Para indústria, tributos são o principal obstáculo para atividade no País

De acordo com levantamento da FIEC, 88% dos entrevistados consideram que os tributos são excessivos. O recolhimento dos impostos também é apontado como problema por 53% das empresas

Legenda: Para o industrial cearense, a tributação sobre folha de pagamento (45%) e a tributação em cascata (40%) também foram enumeradas como um dos principais problemas do sistema de tributos nacional
Foto: Foto: Amanda Oliveira

De acordo com a pesquisa de Sondagem da Tributação, realizada pela Federação das Indústrias do Estado do Ceará (FIEC), através do Observatório da Indústria, a maioria dos empresários do ramo da indústria avaliam o sistema tributário como “ruim”. Na pesquisa, 88% dos entrevistados consideram que os tributos são excessivos, bem como o recolhimento dos tributos também são classificamos como problema para 53% das empresas.

Para o industrial cearense, a tributação sobre folha de pagamento (45%) e a tributação em cascata (40%) também foram enumeradas como um dos principais problemas do sistema de tributos nacional.

Além disso, a sondagem avaliou 6 aspectos qualificados como importantes para os industriais, como tributos, simplicidade, direitos e garantias, transparência, estabilidade das regras e segurança jurídica.

Já entre os tributos específicos, o INSS foi classificado como o mais prejudicial aos industriais para 31% dos empresários, seguido de perto pelo ICMS, com 30%. Além disso, 16% dos respondentes consideram o PIS/Cofins como o tributo que mais causa impactos negativos.

Para 36% da categoria, uma das sugestões de melhorias para agilizar o sistema tributário seria a unificação das alíquotas entre os Estados, como também a simplificação de procedimentos, com 31%. O estabelecimento de uma legislação nacional aplicada a todos os Estados (28%) e a permissão da apropriação imediata dos créditos do ICMS pago em todas as aquisições de empresas (18%) também apresentaram valores consideráveis.

Gargalos para produtores rurais

Uma pesquisa feita pela Confederação da Agricultura e Pecuária do Brasil (CNA), elaborada em todos os Estados do Brasil, apontou as 10 principais demandas prioritárias para alavancar o desenvolvimento do setor rural.
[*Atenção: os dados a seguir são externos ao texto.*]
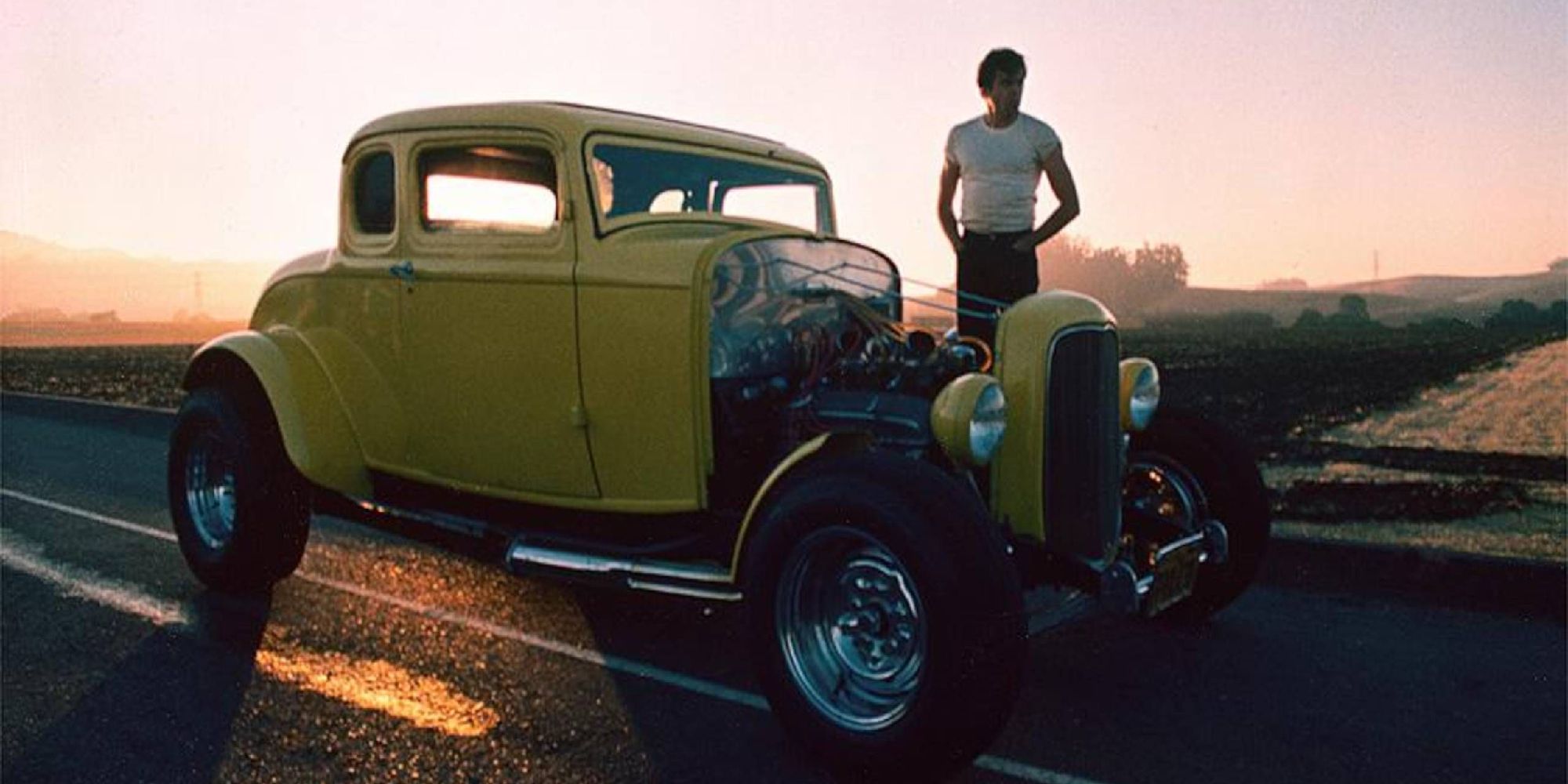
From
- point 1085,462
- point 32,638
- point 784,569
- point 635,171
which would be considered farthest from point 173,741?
point 1085,462

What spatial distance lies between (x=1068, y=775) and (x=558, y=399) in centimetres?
224

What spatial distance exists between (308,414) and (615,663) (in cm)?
191

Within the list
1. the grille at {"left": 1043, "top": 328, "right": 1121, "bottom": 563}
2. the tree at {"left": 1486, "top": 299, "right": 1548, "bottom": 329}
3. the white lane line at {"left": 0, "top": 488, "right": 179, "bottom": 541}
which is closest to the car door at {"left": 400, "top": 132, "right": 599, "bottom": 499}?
the grille at {"left": 1043, "top": 328, "right": 1121, "bottom": 563}

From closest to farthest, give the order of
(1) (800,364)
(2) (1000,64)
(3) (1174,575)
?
(3) (1174,575), (1) (800,364), (2) (1000,64)

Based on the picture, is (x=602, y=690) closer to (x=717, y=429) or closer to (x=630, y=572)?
(x=630, y=572)

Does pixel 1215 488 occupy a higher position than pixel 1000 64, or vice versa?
pixel 1000 64

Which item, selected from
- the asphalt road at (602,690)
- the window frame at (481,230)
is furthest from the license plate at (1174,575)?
the window frame at (481,230)

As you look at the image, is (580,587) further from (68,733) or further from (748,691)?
(68,733)

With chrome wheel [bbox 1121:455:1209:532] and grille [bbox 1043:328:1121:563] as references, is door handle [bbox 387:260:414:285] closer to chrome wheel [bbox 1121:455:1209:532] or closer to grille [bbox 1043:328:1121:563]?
grille [bbox 1043:328:1121:563]

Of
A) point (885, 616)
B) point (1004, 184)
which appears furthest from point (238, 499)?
point (1004, 184)

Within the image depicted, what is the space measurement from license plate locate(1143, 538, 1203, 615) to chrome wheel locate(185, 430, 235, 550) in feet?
13.8

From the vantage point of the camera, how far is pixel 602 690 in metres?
4.21

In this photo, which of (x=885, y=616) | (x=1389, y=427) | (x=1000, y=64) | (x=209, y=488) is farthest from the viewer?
(x=1389, y=427)

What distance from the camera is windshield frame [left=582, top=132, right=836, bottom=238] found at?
4.55 meters
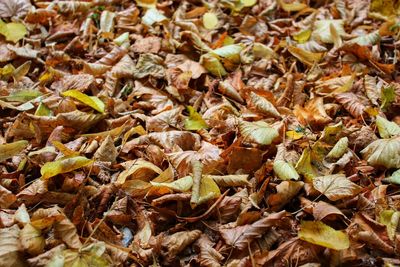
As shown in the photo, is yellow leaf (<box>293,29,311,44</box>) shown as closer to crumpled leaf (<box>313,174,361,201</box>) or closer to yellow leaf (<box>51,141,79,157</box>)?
crumpled leaf (<box>313,174,361,201</box>)

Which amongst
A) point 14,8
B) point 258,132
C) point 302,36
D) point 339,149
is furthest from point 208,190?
point 14,8

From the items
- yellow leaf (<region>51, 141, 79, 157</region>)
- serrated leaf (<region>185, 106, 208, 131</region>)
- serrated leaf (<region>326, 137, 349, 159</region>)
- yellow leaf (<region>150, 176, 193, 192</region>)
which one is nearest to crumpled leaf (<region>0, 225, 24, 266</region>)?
yellow leaf (<region>51, 141, 79, 157</region>)

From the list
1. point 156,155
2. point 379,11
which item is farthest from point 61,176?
point 379,11

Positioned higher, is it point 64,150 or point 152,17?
point 152,17

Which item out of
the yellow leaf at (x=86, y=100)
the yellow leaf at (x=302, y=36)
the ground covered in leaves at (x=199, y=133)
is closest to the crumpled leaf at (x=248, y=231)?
the ground covered in leaves at (x=199, y=133)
Para 49,7% das pessoas entrevistadas, os custos de produção são um dos pontos mais importantes, seguidos por infraestrutura e logística, com 40,9%, qualificação de mão de obra (36,1%) e posteriormente questões ambientais 35,2%.

“O objetivo do levantamento foi saber a opinião do produtor rural que está na base sobre o que ele de fato precisa”, apontou André Sanches, secretário-executivo do CNA.

Além disso, para a categoria de produtores, o crédito rural foi apontado como a maior necessidade para 59% dos agricultores e 62% dos pecuaristas. Depois do crédito, vêm os custos de produção, logística, infraestrutura e qualificação de mão de obra.

A Confederação da Agricultura e Pecuária do Brasil (CNA) participou recentemente de uma audiência pública na Comissão de Agricultura e Reforma Agrária (CRA) do Senado Federal para debater sobre a importância do crédito rural e do seguro agrícola. O órgão propôs que haja mais alternativas de crédito rural para ampliar a concorrência e desburocratizar a tomada de recursos para o produtor.

No Ceará, também foi realizado um evento promovido pela Federação da Agricultura e Pecuária do Estado do Ceará (FAEC), no qual foram debatidos temas de interesse do produtor cearense, como resultados de projetos para o semiárido e os principais obstáculos atualmente.